## Source extract
┌──

He arrived in Israel with one purpose in mind–contributing to the establishment of the Israeli Air Force. He was the second Commander of the “101 Squadron” and a one of a kind pilot. The IAF is saying goodbye to one of the most influential people to ever serve the State of Israel.
Sid Cohen was born in South Africa into a large family, joining seven brothers. When World War II began, 19-year-old Sid decided to join the South African National Defense Force. In 1941 Sid received his “Pilot Wings” pin after learning to fly on the “Avro Anson” and the “Hawker Hurricane”.
A month after completing his Pilot Training Course, Sid was sent to Cairo, where he participated in an operational flight in the Western Desert, with a South African Squadron who was a part of the Royal British Air Force. Sid and two of his brothers (who were also serving the South African National Defense Force) participated in the Battle of El Alamein in 1942, and during which Sid lost one of his brothers.
Once the battle was over Sid got a certificate from the King of England and the Chief of Staff of the South African National Defense Force, symbolizing their deep appreciation for his actions during the war.
A New Homeland
After the war, Sid returned to South Africa and began his medical studies.
Cohen took a leave of absence from medical school in order to go to Israel in its War of Independence in 1947, and came aboard a volunteering delegacy that was on its way to Israel.
On June 1948, Sid arrived in Israel and was drafted to the “101 Squadron” of the Israeli Air Force. The Commander of the Squadron at the time was Mordechai “Modi” Alon and some of Cohen’s friends were Lou Lenart, Milton Robenfeld, Eddy Cohen, Ezer Weitzman and many other Pilots from England, Canada, the United States of America and South Africa.
In September, Cohen took part in the operation “Velvetta” which began in order to transport aircrafts from the Czechoslovakia to Israel. In the middle of October, the Squadron lost its Commander who crashed with his plane before landing at the Herzeliyah Airport.
On that same day, Aaron Remez, Commander of the IAF at the time, requested that Sid Cohen take over Alon’s position.
On November 1948, The Squadron moved from Herzeliyah to the “Hatzor” IAF Airbase, under the command of Cohen who served as Commander of the Airbase and of the “101 Squadron”.
After a short period of time, four new Pilots joined the Squadron and Cohen had the duty of improving their aviation skills. He called them to his office and told them that their training wouldn’t only be about aviation matters but will also cover how they could be successful commanders.

└──

## Data for review
┌──

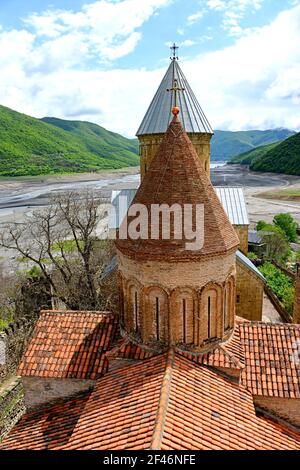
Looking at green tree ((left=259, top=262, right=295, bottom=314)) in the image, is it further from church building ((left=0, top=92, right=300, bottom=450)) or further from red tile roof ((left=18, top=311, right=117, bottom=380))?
red tile roof ((left=18, top=311, right=117, bottom=380))

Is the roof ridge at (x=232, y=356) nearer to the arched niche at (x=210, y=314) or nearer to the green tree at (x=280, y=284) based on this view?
the arched niche at (x=210, y=314)

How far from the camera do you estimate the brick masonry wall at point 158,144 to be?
16875mm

└──

## Work instructions
**1.** According to the Sid Cohen text, why did Cohen take a leave of absence from medical school? Answer in one to three sentences.
**2.** In the Sid Cohen text, which two aircraft did Sid learn to fly on before receiving his "Pilot Wings" pin in 1941?
**3.** Reproduce the passage of the Sid Cohen text between "A New Homeland" and "the Herzeliyah Airport.", inclusive.
The records have no connection to the Sid Cohen text.

## Solved problems
**1.** He took the leave so that he could go to Israel during its War of Independence. He then joined a volunteer delegation that was heading to Israel.

**2.** The "Avro Anson" and the "Hawker Hurricane."

**3.**
A New Homeland
After the war, Sid returned to South Africa and began his medical studies.
Cohen took a leave of absence from medical school in order to go to Israel in its War of Independence in 1947, and came aboard a volunteering delegacy that was on its way to Israel.
On June 1948, Sid arrived in Israel and was drafted to the “101 Squadron” of the Israeli Air Force. The Commander of the Squadron at the time was Mordechai “Modi” Alon and some of Cohen’s friends were Lou Lenart, Milton Robenfeld, Eddy Cohen, Ezer Weitzman and many other Pilots from England, Canada, the United States of America and South Africa.
In September, Cohen took part in the operation “Velvetta” which began in order to transport aircrafts from the Czechoslovakia to Israel. In the middle of October, the Squadron lost its Commander who crashed with his plane before landing at the Herzeliyah Airport.